When there are too many attributes characterizing data that you need to explore or use, then faceted browsing helps a lot: pick the most important attribute, then the second, etc., eliminating large parts of a data space.

For some problems graphs are the best data representation and languages like Lisp and Prolog that allow list data structures to be cut up and put back together are most effective.

Wednesday, May 09, 2007

Use of arrays considered harmful?

Pardon me for playing with the title of Edsger Dijkstra's famous paper, but as a Java developer I am starting to believe that arrays should be seldom used, given Java generics and the revised collection classes. I started thinking about this while reading someone else's code and noticing some artificial looking conversions between arrays and collections. Then for fun, I did some measurement and noticed over 15% of processing time was spent in toArray() methods.

The big cost in IT is usually in development and maintenance, not in deployment costs. Most projects are small, not Amazon size deployments so I believe that unless you are sure that you are building a very large scale system, it is best to optimize development to reduce costs for small and medium size systems. Smaller code size means smaller costs. Java programs should be as short and concise as possible and generics and use of collections helps a lot. Sometimes when I read the source for Java programs it looks like the authors were paid by line of code :-)

Saturday, May 05, 2007

Interesting technology: AllegroGraph

I am using Franz's AllegroGraph for two proof of concept projects for a customer: one using the Java APIs (free version) and one using the Lisp version that is unlimited in the size of stored data. RDF storage and querying is not easy technology to use (at least for me) but looks very promising.

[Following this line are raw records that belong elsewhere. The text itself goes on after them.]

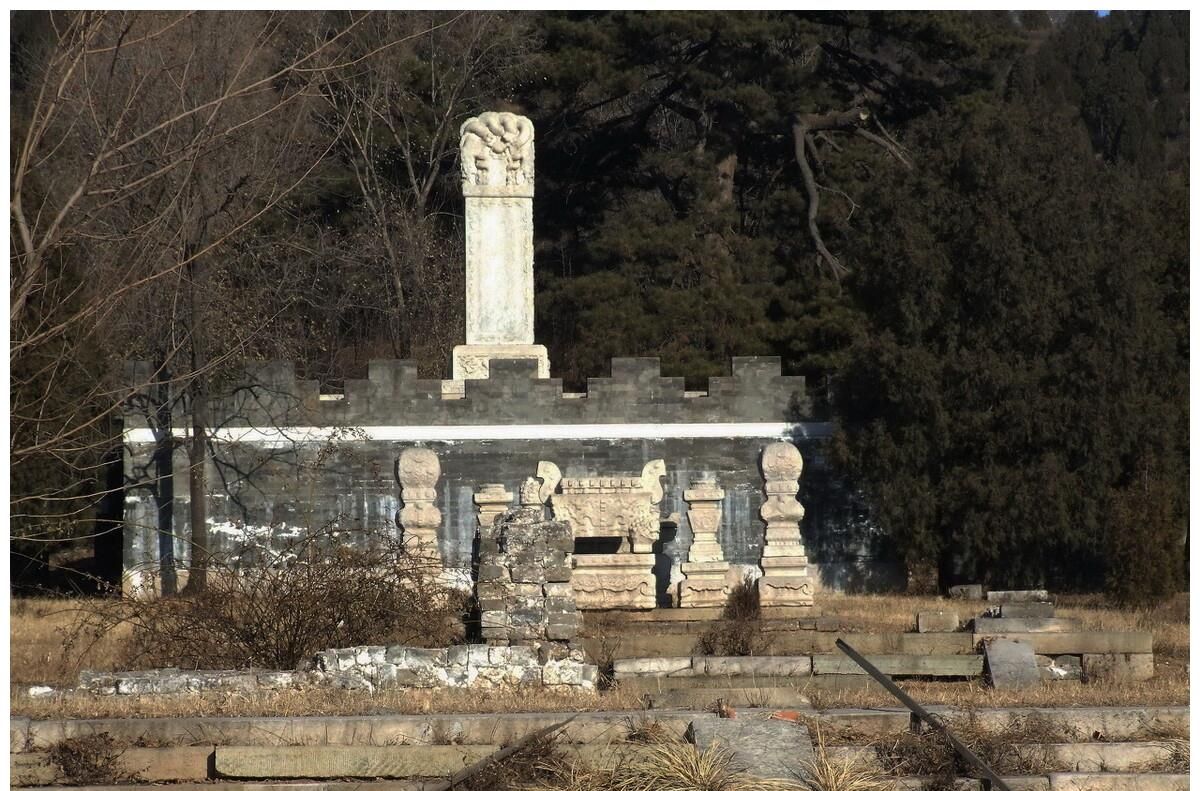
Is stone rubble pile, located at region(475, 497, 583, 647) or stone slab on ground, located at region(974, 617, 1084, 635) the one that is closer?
stone rubble pile, located at region(475, 497, 583, 647)

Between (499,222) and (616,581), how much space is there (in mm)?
5987

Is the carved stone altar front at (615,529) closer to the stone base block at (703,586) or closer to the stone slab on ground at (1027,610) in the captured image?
the stone base block at (703,586)

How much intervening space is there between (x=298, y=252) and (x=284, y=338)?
303 centimetres

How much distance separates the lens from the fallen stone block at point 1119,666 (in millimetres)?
14125

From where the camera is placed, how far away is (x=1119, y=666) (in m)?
14.3

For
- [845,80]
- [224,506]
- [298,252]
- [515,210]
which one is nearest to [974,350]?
[515,210]

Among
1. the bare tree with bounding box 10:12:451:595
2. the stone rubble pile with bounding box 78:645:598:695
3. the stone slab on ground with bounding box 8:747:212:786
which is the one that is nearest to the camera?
the stone slab on ground with bounding box 8:747:212:786

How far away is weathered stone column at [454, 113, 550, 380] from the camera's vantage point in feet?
81.3

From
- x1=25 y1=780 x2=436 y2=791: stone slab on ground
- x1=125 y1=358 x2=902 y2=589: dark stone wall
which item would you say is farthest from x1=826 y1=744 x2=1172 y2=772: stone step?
x1=125 y1=358 x2=902 y2=589: dark stone wall

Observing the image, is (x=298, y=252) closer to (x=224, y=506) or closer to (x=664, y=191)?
(x=664, y=191)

The thing that I find interesting about using AllegroGraph is that you are dealing with disk-based persistent data, but not dealing with objects - not dealing with object relational mapping, etc. Instead, you work with graph data structures that are stored on disk, with parts cached in memory. Interesting stuff.

Still, dealing with RDF is not optimal, compared to dealing with graphs in memory. As an example: I used to work a lot with Rete networks using Lisp (hacking Charles Forgy's Lisp code) and dealing with graph data structures built up with Lisp lists, cons, etc. is just easier to do. In memory graphs, semantic networks, etc. are just easier for me to wrap my thoughts around. However, approaches like AllegroGraph have the advantage of scalability.

Wednesday, May 02, 2007

My article "A Java Developer's Guide to Ruby" was just published

Check it out on DevX.

In this article I write about why a Java developer might want to also use Ruby and I cover a few cool Ruby features.